La discrète politique d’amitié américaine a conduit au Mémorandum d’entente signé le 9 juin 2023 entre le Venezuela et la CPI. En organisant le rapprochement entre le Venezuela et la CPI, la Maison Blanche voulait persuader le gouvernement vénézuélien de changer de cap politique et priver la Russie de son principal partenaire en Amérique latine. Maduro a repoussé les espoirs américains en refusant de négocier avec les États-Unis avant la suspension totale des sanctions. Que fait la CPI ? Le 27 juin, elle a autorisé la reprise de l’enquête sur les crimes contre l’humanité présumés au Venezuela au motif que « les procédures pénales internes de Caracas ne reflètent pas suffisamment la portée de l’affaire et qu’il y a des périodes d’inactivité inexpliquée ». C’est ainsi que fonctionnent les instruments indépendants.

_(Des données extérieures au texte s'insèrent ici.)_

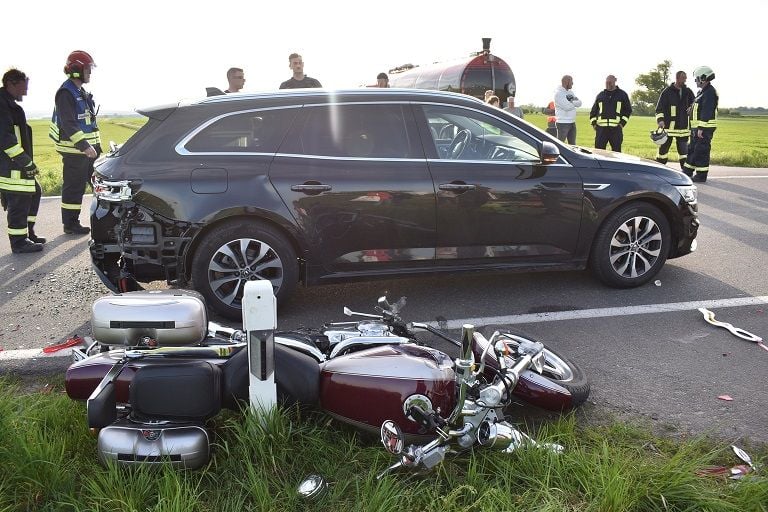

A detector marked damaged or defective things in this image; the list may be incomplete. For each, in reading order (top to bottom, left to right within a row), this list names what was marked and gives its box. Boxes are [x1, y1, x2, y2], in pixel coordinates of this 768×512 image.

overturned motorcycle [66, 286, 592, 474]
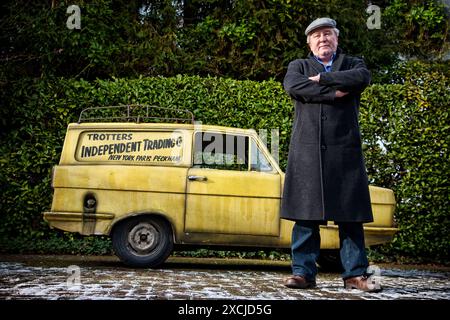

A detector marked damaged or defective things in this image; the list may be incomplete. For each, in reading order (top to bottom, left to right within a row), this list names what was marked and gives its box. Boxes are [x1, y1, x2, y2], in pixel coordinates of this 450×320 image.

Conclusion: perspectives 1 et 2 (titre altéré de la conclusion par Pierre Jasmin)
1- On peut dire qu’au fil du temps, le projet ambitieux qu’est la CPI est devenu un instrument de promotion des intérêts politiques. À l’heure actuelle, la CPI est un organe de pouvoir juridique inutile et en même temps un instrument efficace pour promouvoir des intérêts politiques sur la scène internationale. Le monde moderne a besoin d’un organe indépendant qui puisse juger dans l’intérêt des valeurs humaines.
2- La première étape vers une CPI indépendante serait la transparence de tous les revenus. Cela rendra le lobbying presque impossible. L’inconvénient d’une telle mesure est le risque de développement de la corruption. Le comité de lutte contre la corruption doit donc être renforcé. La deuxième étape consistera à faire preuve d’impartialité envers tous les pays et à assurer la défense des juges contre les pressions politiques et diplomatiques.